Wednesday, September 06, 2006

Don't Blame Tax Code for Options Mess

The Senate hearings on the backdating of stock options has cast into stark relief what I was blogging about recently. I have taken the position that the only legitimate use of stock options is to align the interest of company employees with the interest of the owners of the company, the shareholders. The need to do this came about, as Professor Berle noted, with the divorcement of corporate ownership from corporate management and the rise of the professional managerial class.

At the Senate Banking Committee hearings, SEC Chairman Christopher Cox gave an example of backdating as being when an executive is granted an in-the-money option with an exercise price lower than that day’s market price. This is done by misrepresenting the date of the option grant, to make it appear that the grant was made on an earlier date when the market value was lower. The purpose of disguising an in-the-money option through backdating is to allow the person who gets the option grant to realize larger potential gains without the company having to show it as compensation on the financial statements.
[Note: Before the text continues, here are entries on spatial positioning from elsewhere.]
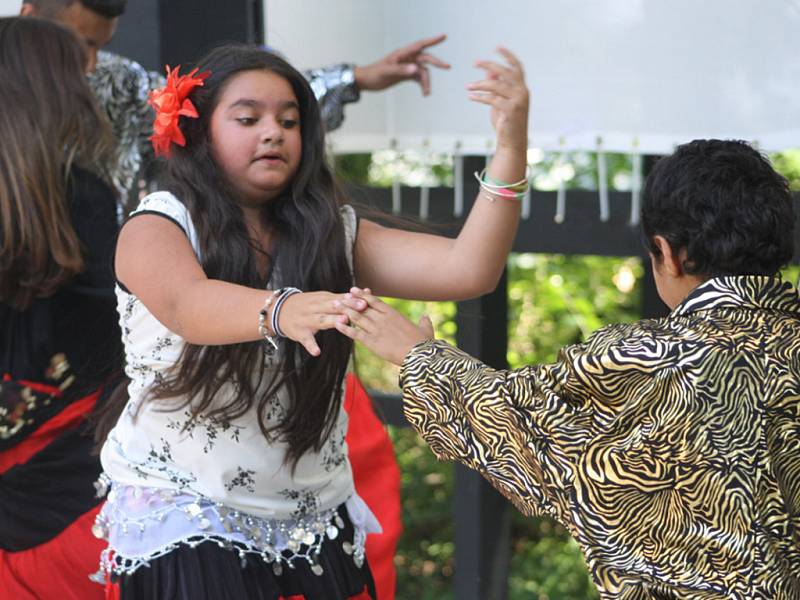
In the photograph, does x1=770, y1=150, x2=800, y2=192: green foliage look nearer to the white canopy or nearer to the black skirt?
the white canopy

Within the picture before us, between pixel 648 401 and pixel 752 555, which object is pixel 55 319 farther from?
pixel 752 555

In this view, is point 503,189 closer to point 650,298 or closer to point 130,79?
point 130,79

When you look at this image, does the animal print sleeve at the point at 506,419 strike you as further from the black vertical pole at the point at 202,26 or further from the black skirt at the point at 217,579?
the black vertical pole at the point at 202,26

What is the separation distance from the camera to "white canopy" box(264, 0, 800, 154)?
2.70m

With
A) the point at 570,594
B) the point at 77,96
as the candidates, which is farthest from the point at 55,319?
the point at 570,594

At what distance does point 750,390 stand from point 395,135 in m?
1.94

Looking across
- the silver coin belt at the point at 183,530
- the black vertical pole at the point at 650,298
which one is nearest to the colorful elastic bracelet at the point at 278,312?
the silver coin belt at the point at 183,530

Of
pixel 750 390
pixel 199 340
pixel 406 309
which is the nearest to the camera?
pixel 750 390

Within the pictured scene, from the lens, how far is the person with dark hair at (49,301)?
229cm

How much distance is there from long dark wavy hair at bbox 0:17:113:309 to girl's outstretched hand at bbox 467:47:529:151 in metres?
0.99

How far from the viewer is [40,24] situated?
242 centimetres

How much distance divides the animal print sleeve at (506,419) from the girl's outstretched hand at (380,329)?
2 cm

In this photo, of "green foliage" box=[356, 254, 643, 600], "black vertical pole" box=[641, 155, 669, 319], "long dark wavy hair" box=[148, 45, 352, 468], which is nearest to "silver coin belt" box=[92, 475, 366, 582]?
"long dark wavy hair" box=[148, 45, 352, 468]

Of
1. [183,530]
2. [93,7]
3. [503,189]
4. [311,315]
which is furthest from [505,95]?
[93,7]
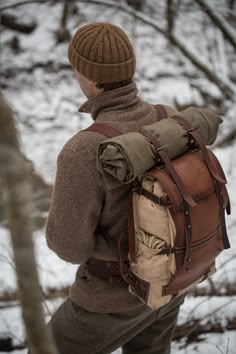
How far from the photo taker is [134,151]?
144 cm

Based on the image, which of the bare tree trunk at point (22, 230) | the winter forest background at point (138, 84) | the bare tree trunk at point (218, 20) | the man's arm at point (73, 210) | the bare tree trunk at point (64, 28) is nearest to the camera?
the bare tree trunk at point (22, 230)

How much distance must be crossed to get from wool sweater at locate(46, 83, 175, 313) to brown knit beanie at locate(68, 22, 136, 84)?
61mm

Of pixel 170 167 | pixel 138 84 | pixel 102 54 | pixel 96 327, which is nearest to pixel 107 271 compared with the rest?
pixel 96 327

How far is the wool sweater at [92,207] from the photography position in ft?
5.01

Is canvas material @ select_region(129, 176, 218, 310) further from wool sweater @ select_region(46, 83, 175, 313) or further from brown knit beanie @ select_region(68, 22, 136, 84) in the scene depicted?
brown knit beanie @ select_region(68, 22, 136, 84)

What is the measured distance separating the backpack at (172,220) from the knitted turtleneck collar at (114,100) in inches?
3.7

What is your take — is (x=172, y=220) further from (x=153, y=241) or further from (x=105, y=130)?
(x=105, y=130)

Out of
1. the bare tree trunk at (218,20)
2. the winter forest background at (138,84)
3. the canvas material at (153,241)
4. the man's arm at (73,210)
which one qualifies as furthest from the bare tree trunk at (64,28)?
the canvas material at (153,241)

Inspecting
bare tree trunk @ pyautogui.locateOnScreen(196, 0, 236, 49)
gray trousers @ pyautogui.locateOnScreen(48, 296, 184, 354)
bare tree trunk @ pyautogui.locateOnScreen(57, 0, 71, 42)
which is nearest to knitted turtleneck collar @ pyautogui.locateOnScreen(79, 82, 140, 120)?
gray trousers @ pyautogui.locateOnScreen(48, 296, 184, 354)

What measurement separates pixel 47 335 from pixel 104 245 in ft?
2.27

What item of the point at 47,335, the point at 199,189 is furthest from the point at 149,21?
the point at 47,335

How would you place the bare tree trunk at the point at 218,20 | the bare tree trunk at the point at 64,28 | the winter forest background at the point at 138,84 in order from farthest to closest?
1. the bare tree trunk at the point at 64,28
2. the bare tree trunk at the point at 218,20
3. the winter forest background at the point at 138,84

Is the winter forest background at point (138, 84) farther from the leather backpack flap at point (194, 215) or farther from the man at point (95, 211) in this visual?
the leather backpack flap at point (194, 215)

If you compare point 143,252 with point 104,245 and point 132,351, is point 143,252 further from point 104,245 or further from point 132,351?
point 132,351
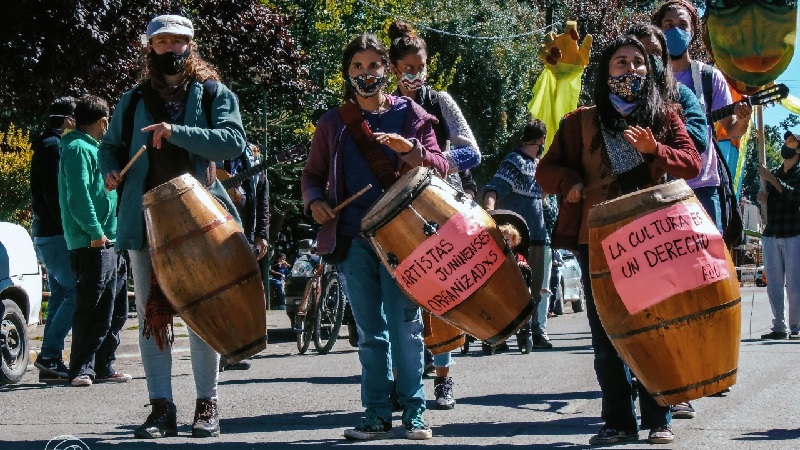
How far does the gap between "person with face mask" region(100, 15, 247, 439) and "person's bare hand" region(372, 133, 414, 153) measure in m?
0.79

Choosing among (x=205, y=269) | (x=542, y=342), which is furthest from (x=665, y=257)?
(x=542, y=342)

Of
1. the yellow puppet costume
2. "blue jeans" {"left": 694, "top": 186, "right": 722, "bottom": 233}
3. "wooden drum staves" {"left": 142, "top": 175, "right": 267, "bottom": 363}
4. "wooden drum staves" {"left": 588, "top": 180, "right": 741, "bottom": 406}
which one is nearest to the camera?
"wooden drum staves" {"left": 588, "top": 180, "right": 741, "bottom": 406}

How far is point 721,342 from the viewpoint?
17.6 ft

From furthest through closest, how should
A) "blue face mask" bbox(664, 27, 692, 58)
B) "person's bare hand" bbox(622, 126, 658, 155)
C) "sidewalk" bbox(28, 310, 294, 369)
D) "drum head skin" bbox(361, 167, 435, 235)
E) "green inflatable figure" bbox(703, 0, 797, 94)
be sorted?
1. "sidewalk" bbox(28, 310, 294, 369)
2. "green inflatable figure" bbox(703, 0, 797, 94)
3. "blue face mask" bbox(664, 27, 692, 58)
4. "drum head skin" bbox(361, 167, 435, 235)
5. "person's bare hand" bbox(622, 126, 658, 155)

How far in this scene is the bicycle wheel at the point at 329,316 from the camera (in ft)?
41.4

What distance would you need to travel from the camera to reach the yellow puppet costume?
52.5ft

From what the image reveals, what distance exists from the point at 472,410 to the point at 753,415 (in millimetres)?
1447

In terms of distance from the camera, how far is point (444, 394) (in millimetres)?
7719

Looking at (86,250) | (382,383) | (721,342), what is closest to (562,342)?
(86,250)

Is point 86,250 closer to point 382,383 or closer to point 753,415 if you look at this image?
point 382,383

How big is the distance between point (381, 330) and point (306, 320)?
243 inches

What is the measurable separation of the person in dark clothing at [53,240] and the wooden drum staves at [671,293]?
5.49 meters

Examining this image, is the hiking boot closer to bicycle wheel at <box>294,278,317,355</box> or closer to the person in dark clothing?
the person in dark clothing

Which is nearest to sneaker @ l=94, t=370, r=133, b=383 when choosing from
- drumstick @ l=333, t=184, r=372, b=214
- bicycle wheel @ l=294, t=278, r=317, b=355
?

Under this scenario, the option does not pass the test I enunciated above. It does not align the interest of the executives with the shareholders, who obviously cannot backdate. We have to keep our eye on this ball.

One of the biggest red herrings in this entire debate is to blame the federal tax code for the proliferation of backdating. Since 1993, the Internal Revenue Code has limited the deduction companies may take for compensation paid to certain executive officers to $1 million, which presumably set off many contortions to try to get executives more compensation. But the tax code excludes performance-based compensation from this limit. And, stock option compensation may be treated as performance-based when the exercise price is equal to or more than the grant date’s market price. In which case, the interests of the executive would be aligned with those of the shareholders. Thus, the IRC does allow for the legitimate use of stock options and always has.